Despite the best efforts of the general manager and the owner, my business was booming and I was well on my way to breaking a million dollars in gross sales for that first year. Through some very creative and aggressive ad campaigns and several changes I had made I was experiencing at least a 20-30% increase in sales. This came with staff stresses and I needed to make some personnel changes early on in order to make sure I had a strong team that could handle the business.
But from the corner of my eye I would see the general manager, coffee in hand, standing on top of his perch in the corner of the C-store, peering over towards the restaurant, or staring at me from the second floor. He was plotting against my success, but even in those early days I still considered him nothing more than a stooge. My own arrogance had blinded me because in reality it was I who was the stooge and I was about to find out how.
The owner was complaining that my lease arrangement was not fair and he was suspicious that I was hiding some of my business from him so he instructed the general manager to constantly be auditing my financial records. I was given restricted access to the restaurant’s computer system out of concern that I had figured out how to change the financial reporting, of which my lease payments were based on. This then lead to my agreement with the owner to supply the rest of the truck stop with prepared food being broken. Then, I was no longer able to continue to operate the gelato shop. I was no longer allowed to utilize any other space in the complex apart from the restaurant, which I was using for some catering business that I had been developing.
But then it got nasty.
Since I was a 24 hour restaurant it didn’t occur to me that the general manager would come to my restaurant when I was not there and talk to my staff. This he did, starting with my overnight staff. He talked to them, convincing them that I was a lousy boss and that if they quit and came and work for him he would make sure that they were paid well and taken care of. I lost my overnight cook and a server almost immediately. I was able to replace them relatively quickly but I was still reeling from the blow.
It was becoming clearer that I couldn’t take time off or be away from the restaurant for any amount of time because the general manager, who would spend his days sipping coffee from his perch would wait until I drove off the lot and then move his base of operations into my restaurant and begin to sow seeds of discontent with my employees.
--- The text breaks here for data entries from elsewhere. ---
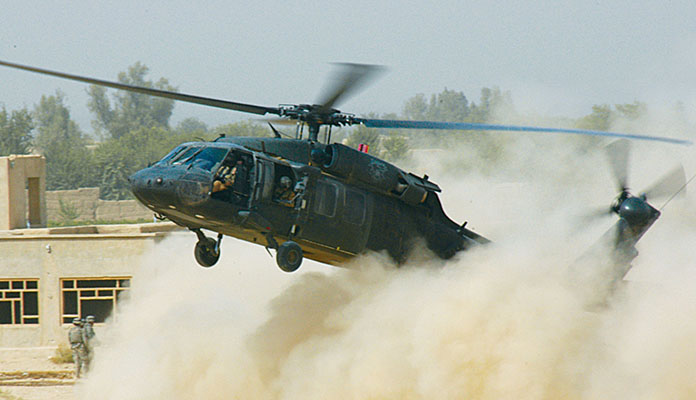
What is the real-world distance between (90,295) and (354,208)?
12662 mm

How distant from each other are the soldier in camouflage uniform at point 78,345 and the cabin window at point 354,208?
24.3 feet

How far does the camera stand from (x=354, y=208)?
1244 centimetres

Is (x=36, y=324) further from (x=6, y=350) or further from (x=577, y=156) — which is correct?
(x=577, y=156)

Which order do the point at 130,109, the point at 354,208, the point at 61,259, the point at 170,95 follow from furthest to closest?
the point at 130,109 → the point at 61,259 → the point at 354,208 → the point at 170,95

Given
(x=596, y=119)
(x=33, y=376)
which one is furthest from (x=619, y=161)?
(x=596, y=119)

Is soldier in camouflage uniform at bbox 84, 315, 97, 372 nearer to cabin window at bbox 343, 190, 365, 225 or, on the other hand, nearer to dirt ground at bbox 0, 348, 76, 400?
dirt ground at bbox 0, 348, 76, 400

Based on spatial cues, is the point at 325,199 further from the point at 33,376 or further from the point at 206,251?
the point at 33,376

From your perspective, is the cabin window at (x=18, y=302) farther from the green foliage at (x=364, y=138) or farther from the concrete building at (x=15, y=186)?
the green foliage at (x=364, y=138)

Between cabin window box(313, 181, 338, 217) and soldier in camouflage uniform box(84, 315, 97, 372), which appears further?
soldier in camouflage uniform box(84, 315, 97, 372)

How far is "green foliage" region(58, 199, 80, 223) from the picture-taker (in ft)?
191

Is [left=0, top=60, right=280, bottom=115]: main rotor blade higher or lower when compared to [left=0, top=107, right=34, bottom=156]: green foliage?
higher

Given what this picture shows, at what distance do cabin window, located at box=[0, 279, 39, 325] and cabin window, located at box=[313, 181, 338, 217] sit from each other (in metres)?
13.4

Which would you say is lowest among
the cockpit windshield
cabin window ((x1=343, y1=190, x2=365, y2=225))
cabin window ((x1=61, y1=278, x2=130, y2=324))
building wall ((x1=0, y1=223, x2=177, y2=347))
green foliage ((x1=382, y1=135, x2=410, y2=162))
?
green foliage ((x1=382, y1=135, x2=410, y2=162))

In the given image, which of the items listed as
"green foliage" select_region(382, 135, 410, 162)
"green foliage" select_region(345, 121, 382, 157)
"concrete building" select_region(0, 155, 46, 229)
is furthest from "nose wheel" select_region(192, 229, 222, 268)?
"green foliage" select_region(345, 121, 382, 157)
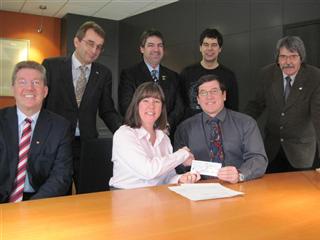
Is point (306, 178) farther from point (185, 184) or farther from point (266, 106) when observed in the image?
point (266, 106)

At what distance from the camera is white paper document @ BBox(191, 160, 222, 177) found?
204 cm

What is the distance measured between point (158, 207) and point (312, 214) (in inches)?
25.2

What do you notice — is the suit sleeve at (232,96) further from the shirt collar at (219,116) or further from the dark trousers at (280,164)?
the shirt collar at (219,116)

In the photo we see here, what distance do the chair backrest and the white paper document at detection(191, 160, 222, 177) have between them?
22.1 inches

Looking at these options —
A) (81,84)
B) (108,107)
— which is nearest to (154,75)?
(108,107)

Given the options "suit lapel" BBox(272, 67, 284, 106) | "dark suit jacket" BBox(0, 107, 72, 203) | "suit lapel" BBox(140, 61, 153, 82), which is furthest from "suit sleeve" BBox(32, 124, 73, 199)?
"suit lapel" BBox(272, 67, 284, 106)

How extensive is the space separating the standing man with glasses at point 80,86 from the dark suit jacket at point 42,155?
570mm

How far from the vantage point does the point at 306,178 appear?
2.23 m

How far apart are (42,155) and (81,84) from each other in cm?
93

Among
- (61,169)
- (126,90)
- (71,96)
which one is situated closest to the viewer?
(61,169)

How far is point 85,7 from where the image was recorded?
671cm

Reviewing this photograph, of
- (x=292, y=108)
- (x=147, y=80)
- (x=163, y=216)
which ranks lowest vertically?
(x=163, y=216)

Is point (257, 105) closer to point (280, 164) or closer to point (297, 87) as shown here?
point (297, 87)

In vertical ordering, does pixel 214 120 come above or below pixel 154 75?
below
It was worse then a militant union organizer who had a quota to make or else he would end up with a pair of concrete shoes.
I would find out about these intrusions and would walk over to the C-store to confront him. He would remain seated in his perch and would mock me – taunt me – declaring that this was his business and his complex and that he would go and do whatever the hell he wanted to do. I knew I couldn’t find support with the owner as the general manager was wearing an every present shade of shit-colored lipstick. Coincidentally, the owner was deciding to stay away for much longer periods of time, essentially cutting himself off from me.
I was becoming unglued. At the front of the restaurant the business kept walking in the front door but behind the scenes, I was being undermined at every turn. Now, I walked with the added anxiety of not knowing if my staff was loyal to me or had bought in to the cascading promises that the general manager was making over in his corner of this complex.
And then that happened.
I was exhausted, worn out mentally, physically, emotionally from fighting this battle for the last six months. Both my wife and I were actively working shifts in the restaurant, between the both of us trying to be on site for as long as possible – often at the neglect of our own family obligations. I was battered and bruised and each day I would show up that moron turned super-villain would be sitting up on his perch, sipping his coffee, pointing and mocking from afar. I didn’t know how much longer I could take this but little did I know that decision was about to be made for me.
I arrived early at the restaurant – I believe on a Wednesday or Thursday of that fateful week. I was shocked at what I found, tears in my eyes, and anger in my fists as I walked into a darkened restaurant. There was a makeshift sign put up at each entrance to the restaurant that read, “Restaurant closed. Sorry for any inconvenience. Management.”
He had dealt me a death blow.
After I tore down his makeshift signs, written with a black marker in a hurry, I could have gone into my restaurant and opened it up. But I didn’t. Perhaps it was because there were no staff there and I had not received a phone call from anyone. Obviously this was more than an effort on the general manager’s part – some of my key staff had given into the dark side and helped set this up – deciding not to show up in order to drive home the point.
Yes, I could have fought this illegal shut-down. I could have fired those staff members who helped orchestrate this shut-down. But my fight was gone. As long as he controlled the light switch I was at his mercy. I had created a monster in my own pursuit of success and I was now paying the price for my shortsightedness.
With deep sadness mixed with a sense of relief because it was now over, I made some calls to those employees I knew were still loyal to me and asked them to come in. There was no way I was going to walk away leaving a fully stocked restaurant for the owner to take as well, so I spent the next several hours emptying my restaurant of everything that was not the owner’s. I cleaned it and turned off all of the equipment, leaving through the back door when I was done.
I have never set foot in that place since that fateful day. I spoke to a lawyer about my situation and was informed that I would most definitely win if I decided to sue, however to fight the battle in the courts would cost me $10,000. I just had my restaurant ripped away from me – my business that my wife and I had poured all of our resources into. The last thing we had was money to fight this.